I know that a unitary matrix can be defined as a square complex matrix $A$, such that
$$AA^*=A^*A=I$$
where $A^*$ is the conjugate transpose of $A$, and $I$ is the identity matrix. Furthermore, for a square matrix $A$, the eigenvalue equation is expressed by $$Av=\lambda v$$
If I use the relationship $u v=v^*u$ and take the conjugate transpose of this equation then $$v^*A^*=\lambda^*v^*$$
But now I got stuck. Can someone help?
You multiply your two relations to obtain
\begin{align} v^*A^*Av &=\lambda^* v^*\lambda v \\ v^*Iv &=\left(\lambda^*\lambda\right) v^*v \\ v^*v &=\left(\lambda^*\lambda\right) v^*v \\ ||v||^2 &= |\lambda|^2 ||v||^2 \\ \sqrt{1} &=|\lambda| \\ 1 &=|\lambda| \end{align}
Recall that the modulus of a complex number $\lambda = a + bi$, also called the "complex norm", is denoted $|\lambda|$ and defined by $|\lambda| = |a + bi| = \sqrt{a^2 + b^2}$ and $\lambda^*\lambda = (a -bi)(a + bi) = a^2 + b^2$. Hence $\lambda^*\lambda = |\lambda|^2.$
A unitary matrix $U$ preserves the inner product: $\langle Ux, Ux\rangle =\langle x,U^*Ux\rangle =\langle x,x\rangle $.
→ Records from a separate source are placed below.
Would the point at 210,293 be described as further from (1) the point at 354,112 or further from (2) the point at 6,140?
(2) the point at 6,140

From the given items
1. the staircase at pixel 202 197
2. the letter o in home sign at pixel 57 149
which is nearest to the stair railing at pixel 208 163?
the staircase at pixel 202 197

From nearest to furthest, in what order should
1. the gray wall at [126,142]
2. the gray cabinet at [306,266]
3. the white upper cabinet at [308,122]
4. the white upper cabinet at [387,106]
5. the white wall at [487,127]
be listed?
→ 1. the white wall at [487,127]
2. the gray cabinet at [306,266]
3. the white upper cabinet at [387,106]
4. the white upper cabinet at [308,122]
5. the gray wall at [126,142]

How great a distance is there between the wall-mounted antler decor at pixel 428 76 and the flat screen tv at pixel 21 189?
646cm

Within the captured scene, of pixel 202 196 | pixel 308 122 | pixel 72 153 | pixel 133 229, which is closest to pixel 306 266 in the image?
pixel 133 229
Thus if $\lambda $ is an eigenvalue, $Ux=\lambda x$, we get $\vert\lambda \vert^2\langle x,x\rangle =\langle \lambda x,\lambda x\rangle =\langle Ux, Ux\rangle =\langle x,x\rangle $.
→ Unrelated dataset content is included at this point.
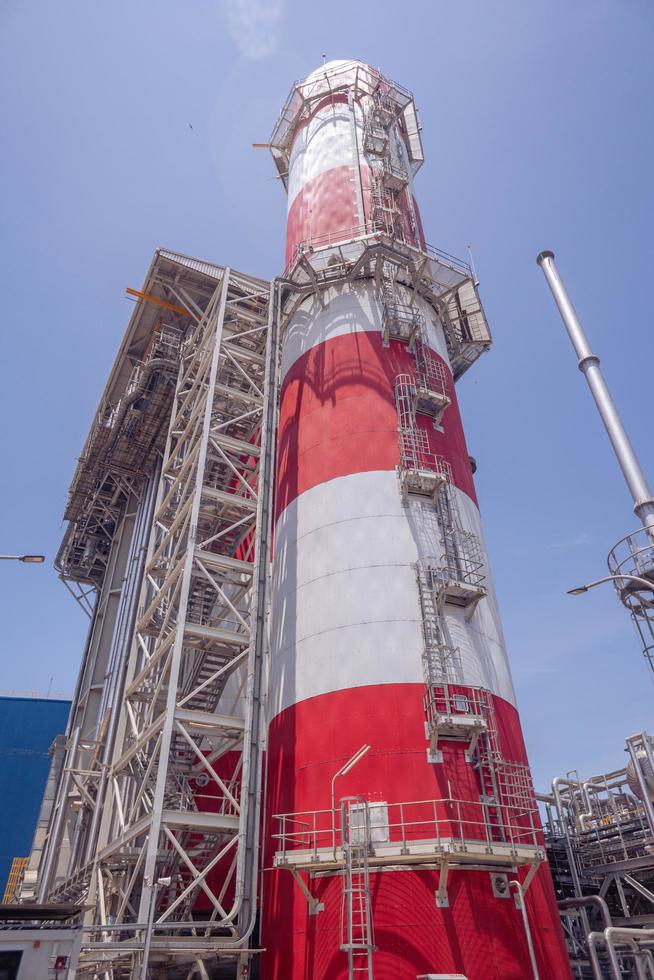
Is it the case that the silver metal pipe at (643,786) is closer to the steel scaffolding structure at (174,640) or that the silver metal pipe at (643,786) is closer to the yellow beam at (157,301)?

So $\vert \lambda\vert^2=1\implies \vert \lambda\vert=1$.
$\Delta$ as $\lambda$
$Av=\Delta v$
$(Av)^*=(\Delta v)^*$
$v^*A^*=\Delta^*v^*$
$v^*A^*Av=\Delta^*v^*\Delta v$
As $A^*A=I$
$v^*Iv=\Delta^*\Delta v^*v$
$v^*v=\Delta^*\Delta v^*v$
$(1-\Delta^*\Delta)v^*v=0$
Since $v$ is not equal to zero.
Hence
$1-\Delta\Delta^*=0\implies \Delta^*\Delta=1$
$|\Delta|^2=1\implies |\Delta|=1$.
The result that you seek follows from the following.
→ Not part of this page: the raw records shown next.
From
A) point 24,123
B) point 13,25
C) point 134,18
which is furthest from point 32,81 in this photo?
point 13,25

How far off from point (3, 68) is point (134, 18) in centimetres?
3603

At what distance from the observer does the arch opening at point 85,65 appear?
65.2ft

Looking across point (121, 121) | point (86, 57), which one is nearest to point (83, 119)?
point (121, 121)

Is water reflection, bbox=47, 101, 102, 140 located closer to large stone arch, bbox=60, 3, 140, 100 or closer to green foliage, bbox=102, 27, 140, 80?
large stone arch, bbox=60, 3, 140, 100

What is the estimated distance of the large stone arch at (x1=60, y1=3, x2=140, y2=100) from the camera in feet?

Lemma. If $A$ is unitary and $\vert \vert x \vert \vert_2 = 1$, then $\vert\vert Ax \vert\vert_2 =1$.
Proof. By definition, $$ \vert\vert Ax \vert\vert_2^2 =\langle Ax, Ax \rangle = (Ax)^*(Ax) = x^*A^*A x = x^*x = \vert\vert x \vert\vert_2^2 = 1.$$
If $(\lambda,v)$ is an eigenpair of $A$, then, without loss of generality, it may be assumed that $\vert\vert v \vert\vert_2 = 1$. Following the lemma above and the absolute homogeneity property of vector norms, notice that $$ |\lambda| = |\lambda|\vert\vert v \vert\vert_2 = \vert\vert \lambda v \vert\vert_2 = \vert\vert Av \vert\vert_2 = 1,$$ as desired.